郁桐猛地感到后背发凉,她之前总听林晚唠叨说遗嘱有问题,还以为那只是林晚不甘心而乱说的,可现在看来,难道遗嘱真的有问题?

当时,顾秀厢说,查询别人的出入境记录涉嫌侵犯隐私,没有正常的程序很棘手,况且她人在国外,这种事她也不好假手于人,如果要做,肯定得自己出面。顾秀厢本来想婉拒的,但是林晚再三请求,还说事情很严重,关乎她丈夫的声誉和财产,甚至有可能是她丈夫之死背后隐藏的一个巨大阴谋。她还说她现在就已经身陷在这个阴谋里面了,她的处境很艰难。

“你妈妈当时一直跟我强调,有人要害她,不查清楚她会死得不明不白。我问她到底谁害她,她说就是这个律师。”

“当时,我的心肺治疗的疗程还剩最后两个月,疗程不能断,我也回不来。我们也都知道这种私底下的事不好假手于人,传出去麻烦也大,你妈就说可以等我,等我回国了再查,我们就这样说定了。那时候,她明明说,她还等得起……”可现在,顾秀厢回来了,记录也查了,说等得起的林晚却失踪了。

顾秀厢对郁桐说:“我想来想去都觉得整件事很诡异,所以我觉得应该来找你,把这份记录给你看。郁桐,你说说到底怎么回事!你妈妈在电话里说得不清不楚,我只觉得听起来挺可怕的,但对具体的情况还是不清楚。她究竟怎么失踪的?谁要害她?真是这个律师?”

郁桐呆呆地摇头:“我也不知道。”

顾秀厢看郁桐都要哭了,又安慰她:“你别着急,急也没用,情况可能没你想的那么坏呢。报警了吧?”

郁桐点点头。

顾秀厢问:“有没有登报寻人?网络上呢?”

郁桐继续点头:“都有。”

郁桐缓和了一下情绪,问顾秀厢:“我妈妈有没有告诉你,她为什么会怀疑罗起航?她从哪儿知道罗起航去过英国的?”

顾秀厢努力回忆:“她好像说,是别人告诉她的。”

郁桐忙问:“别人?她有没有说是谁?”

这时,后院的小门那里传来了刘靖初的声音:“郁桐,是我。”

刘靖初还记得,两个月前,他送郁桐去华来酒店,途中经过唐为大厦,看见林晚和罗起航在路边争执。他后来还答应帮郁桐照顾林晚,他送林晚的时候,还带林晚去市场买了新鲜的猪肺。

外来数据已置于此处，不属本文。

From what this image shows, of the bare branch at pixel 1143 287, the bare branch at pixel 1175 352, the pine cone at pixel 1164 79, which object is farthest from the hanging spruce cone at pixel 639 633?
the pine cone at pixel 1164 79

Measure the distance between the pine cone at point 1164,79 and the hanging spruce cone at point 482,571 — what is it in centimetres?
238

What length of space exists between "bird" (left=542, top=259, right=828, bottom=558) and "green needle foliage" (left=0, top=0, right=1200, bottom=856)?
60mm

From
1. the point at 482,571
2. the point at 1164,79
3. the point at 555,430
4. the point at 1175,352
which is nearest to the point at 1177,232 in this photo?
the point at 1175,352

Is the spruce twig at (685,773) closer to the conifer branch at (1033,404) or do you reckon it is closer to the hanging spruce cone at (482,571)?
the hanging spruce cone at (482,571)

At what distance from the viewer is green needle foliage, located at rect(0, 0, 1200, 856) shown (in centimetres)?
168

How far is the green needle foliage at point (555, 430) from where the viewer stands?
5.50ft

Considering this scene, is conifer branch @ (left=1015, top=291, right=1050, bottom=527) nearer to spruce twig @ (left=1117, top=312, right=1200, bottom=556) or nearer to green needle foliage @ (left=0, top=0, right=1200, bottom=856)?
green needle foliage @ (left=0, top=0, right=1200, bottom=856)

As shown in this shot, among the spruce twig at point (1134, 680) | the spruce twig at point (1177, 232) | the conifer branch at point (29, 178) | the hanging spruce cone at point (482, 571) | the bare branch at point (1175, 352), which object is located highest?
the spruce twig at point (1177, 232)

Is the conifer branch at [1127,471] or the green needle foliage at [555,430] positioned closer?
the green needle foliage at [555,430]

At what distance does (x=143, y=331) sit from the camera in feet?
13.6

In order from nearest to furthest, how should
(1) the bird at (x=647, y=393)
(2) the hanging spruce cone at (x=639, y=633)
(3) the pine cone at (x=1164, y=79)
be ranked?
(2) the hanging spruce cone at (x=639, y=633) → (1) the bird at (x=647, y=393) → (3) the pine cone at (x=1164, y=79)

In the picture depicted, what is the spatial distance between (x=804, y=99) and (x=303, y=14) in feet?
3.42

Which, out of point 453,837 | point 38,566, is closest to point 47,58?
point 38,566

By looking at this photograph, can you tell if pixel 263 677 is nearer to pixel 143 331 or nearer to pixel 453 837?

郁桐也还记得,那天,她回到家以后,家里暖光弥漫、清香四溢,她喝到了她人生里最可口的一碗汤。她以为那是苦尽甘来的序幕,却没想到那只是噩梦的前兆。最可口的猪肺汤转眼变得苦涩,像穿肠的毒药。

刘靖初说:“我当时只觉得罗起航眼熟,但想不起来在哪儿见过,后来,我送你妈妈回家的时候终于想起来了,三年前我见过他。”

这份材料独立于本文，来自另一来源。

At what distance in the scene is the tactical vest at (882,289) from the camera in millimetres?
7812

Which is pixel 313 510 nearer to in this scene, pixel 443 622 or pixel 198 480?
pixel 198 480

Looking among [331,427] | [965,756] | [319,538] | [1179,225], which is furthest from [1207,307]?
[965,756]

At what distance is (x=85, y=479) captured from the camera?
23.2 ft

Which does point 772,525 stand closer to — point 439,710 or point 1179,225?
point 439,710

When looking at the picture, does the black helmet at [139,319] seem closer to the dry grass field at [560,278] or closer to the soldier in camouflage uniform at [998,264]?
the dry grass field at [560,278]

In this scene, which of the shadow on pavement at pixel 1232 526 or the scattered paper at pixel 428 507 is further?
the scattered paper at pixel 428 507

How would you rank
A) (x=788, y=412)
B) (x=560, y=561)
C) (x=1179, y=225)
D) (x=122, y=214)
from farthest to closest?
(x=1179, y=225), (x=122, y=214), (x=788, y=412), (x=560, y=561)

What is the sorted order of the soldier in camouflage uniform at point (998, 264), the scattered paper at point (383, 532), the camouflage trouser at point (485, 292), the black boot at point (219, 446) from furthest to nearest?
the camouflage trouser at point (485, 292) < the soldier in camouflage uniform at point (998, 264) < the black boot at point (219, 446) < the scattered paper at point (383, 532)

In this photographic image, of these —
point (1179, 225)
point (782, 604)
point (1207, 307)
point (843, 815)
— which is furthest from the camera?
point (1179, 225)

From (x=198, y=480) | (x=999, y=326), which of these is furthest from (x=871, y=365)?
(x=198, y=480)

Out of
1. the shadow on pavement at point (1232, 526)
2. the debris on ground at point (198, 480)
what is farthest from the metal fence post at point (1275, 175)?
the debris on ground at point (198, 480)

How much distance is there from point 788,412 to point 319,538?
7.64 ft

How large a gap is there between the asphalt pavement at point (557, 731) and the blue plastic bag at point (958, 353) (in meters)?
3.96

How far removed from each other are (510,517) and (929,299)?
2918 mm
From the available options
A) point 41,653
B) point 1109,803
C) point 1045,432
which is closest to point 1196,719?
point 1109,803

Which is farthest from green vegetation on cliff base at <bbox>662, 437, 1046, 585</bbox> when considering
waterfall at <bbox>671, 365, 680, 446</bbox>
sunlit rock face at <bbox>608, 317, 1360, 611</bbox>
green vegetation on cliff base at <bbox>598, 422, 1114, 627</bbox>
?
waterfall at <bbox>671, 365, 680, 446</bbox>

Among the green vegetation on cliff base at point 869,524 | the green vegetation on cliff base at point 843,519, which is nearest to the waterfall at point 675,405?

三年前,罗起航搭夜机飞往伦敦,去机场的途中,出租车忽然抛锚了,而经过的出租车都是载着客的,他情急之下只好向私家车挥手。很多车主都没有理会他的求助,只有刘靖初把车停下来了。

罗起航的白发给刘靖初留下的印象还算深刻,刘靖初想起自己还问过他的头发是天生的还是染白的。罗起航自恃经常出国,见多识广,就在刘靖初面前大谈特谈他在国外的见闻,似乎一定要听众用羡慕加崇拜的眼光把他看着,他才会得到满足。然而刘靖初故意表现得漫不经心,他后来就有点兴致索然了。

那天的刘靖初是到机场去接一位朋友的,他把罗起航送到机场以后,朋友也接到了,接着那个夜晚还发生了一些事情令他至今也难忘。他的朋友和机场的工作人员因为一点误会而起了冲突,双方闹得不可开交,他们先是被安顿在机场的休息厅,后来还去了一趟警察局。

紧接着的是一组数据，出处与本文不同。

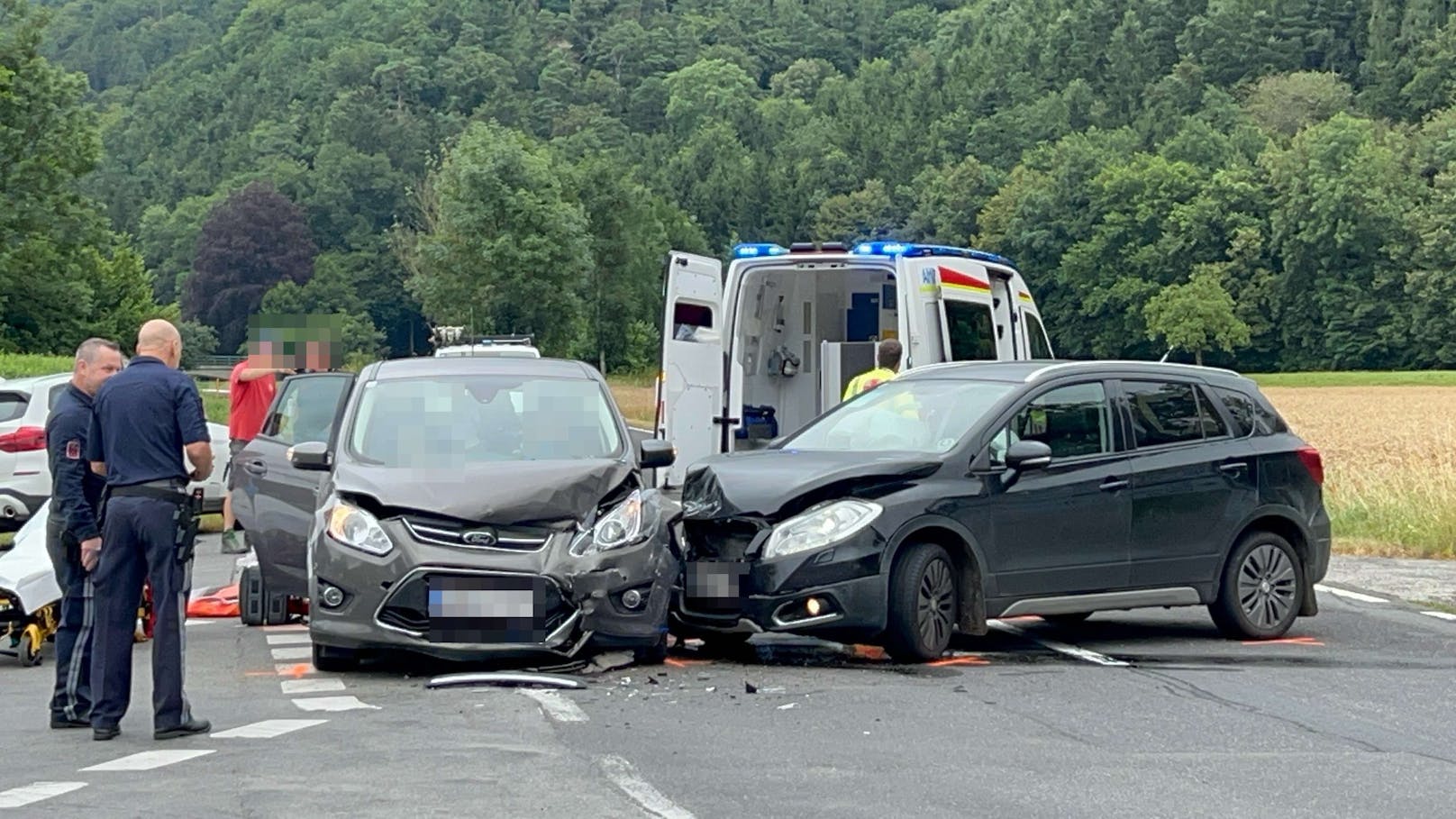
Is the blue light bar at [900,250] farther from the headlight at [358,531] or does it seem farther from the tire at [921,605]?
the headlight at [358,531]

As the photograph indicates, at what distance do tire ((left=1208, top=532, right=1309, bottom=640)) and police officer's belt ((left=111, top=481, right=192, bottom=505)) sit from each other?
6342 millimetres

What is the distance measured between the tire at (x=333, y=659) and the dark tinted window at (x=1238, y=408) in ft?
18.2

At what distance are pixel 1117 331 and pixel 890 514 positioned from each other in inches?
4524

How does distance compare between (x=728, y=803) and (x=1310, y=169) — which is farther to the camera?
(x=1310, y=169)

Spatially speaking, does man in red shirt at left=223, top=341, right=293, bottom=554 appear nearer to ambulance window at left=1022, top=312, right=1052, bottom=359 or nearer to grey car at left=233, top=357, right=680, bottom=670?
grey car at left=233, top=357, right=680, bottom=670

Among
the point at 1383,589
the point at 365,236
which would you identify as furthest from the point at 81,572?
the point at 365,236

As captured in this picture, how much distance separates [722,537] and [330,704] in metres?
2.42

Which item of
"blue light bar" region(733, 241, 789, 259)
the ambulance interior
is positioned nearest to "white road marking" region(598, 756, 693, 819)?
"blue light bar" region(733, 241, 789, 259)

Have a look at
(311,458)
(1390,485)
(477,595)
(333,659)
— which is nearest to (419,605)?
(477,595)

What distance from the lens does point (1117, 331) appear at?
123 m

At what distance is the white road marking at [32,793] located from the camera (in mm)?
7020

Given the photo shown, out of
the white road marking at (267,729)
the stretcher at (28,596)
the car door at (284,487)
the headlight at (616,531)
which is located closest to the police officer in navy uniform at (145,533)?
the white road marking at (267,729)

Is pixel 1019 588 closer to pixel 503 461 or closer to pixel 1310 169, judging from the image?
pixel 503 461

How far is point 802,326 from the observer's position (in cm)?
1742
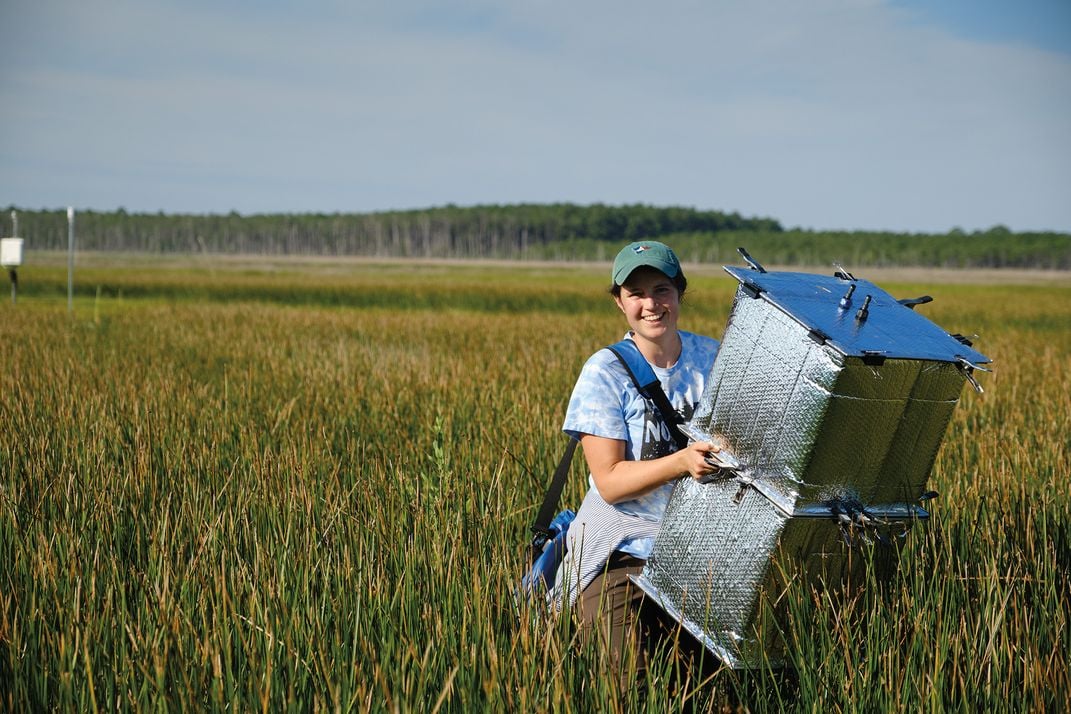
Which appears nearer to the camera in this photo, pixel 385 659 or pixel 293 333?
pixel 385 659

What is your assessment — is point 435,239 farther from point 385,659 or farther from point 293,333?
point 385,659

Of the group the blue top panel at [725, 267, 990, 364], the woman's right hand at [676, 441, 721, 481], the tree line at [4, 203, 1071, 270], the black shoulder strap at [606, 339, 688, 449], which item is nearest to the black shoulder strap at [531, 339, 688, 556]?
the black shoulder strap at [606, 339, 688, 449]

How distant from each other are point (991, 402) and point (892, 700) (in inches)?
236

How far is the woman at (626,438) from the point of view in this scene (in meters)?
2.76

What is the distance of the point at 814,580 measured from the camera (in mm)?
2373

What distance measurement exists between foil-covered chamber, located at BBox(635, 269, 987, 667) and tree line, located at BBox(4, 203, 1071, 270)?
127108 millimetres

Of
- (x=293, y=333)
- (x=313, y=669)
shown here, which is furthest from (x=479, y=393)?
(x=293, y=333)

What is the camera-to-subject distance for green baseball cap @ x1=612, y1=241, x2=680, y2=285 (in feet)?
9.20

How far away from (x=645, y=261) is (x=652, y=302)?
0.12 meters

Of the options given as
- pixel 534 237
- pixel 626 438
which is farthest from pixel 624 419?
pixel 534 237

那天正好是十月二十四日,是刘靖初的生日。后来这两年,刘靖初一过生日,他的那位朋友都要提起当年,说自己差点在警察局里给他唱生日歌了。

顾秀厢没有久留,她和郁桐互留了电话号码,说如果郁桐有需要可以随时打电话给她,然后就离开了。她离开之前还以长辈的身份拜托刘靖初,让他平时多照看郁桐。刘靖初点头答应,送她出门,再回后院,发现郁桐还攥着那份记录打印单,坐在屋檐下的小凳子上,弓着背,抱着膝盖,缩成一团。

刘靖初刚才还说漏了一点:“我们那天在‘唐为’楼下碰见罗起航的时候,他的公文包被你妈妈拉扯掉了,里面掉出了几份文件,我走过去的时候顺便帮他捡了起来,那份正好就是唐舜的遗嘱,我看到了日期。”

郁桐呆滞地点了点头,说:“所以我妈妈知道罗起航有问题,她一回家就给顾阿姨打电话了。她或许还觉得自己重夺遗产的事有希望了吧。难怪那天我回家之后看见她的情绪好了

很多,原来是这个原因啊,我还以为她真的想通了呢。”

刘靖初想了想,问:“她跟刚才那位顾阿姨说,有人想害她,是真的吗?”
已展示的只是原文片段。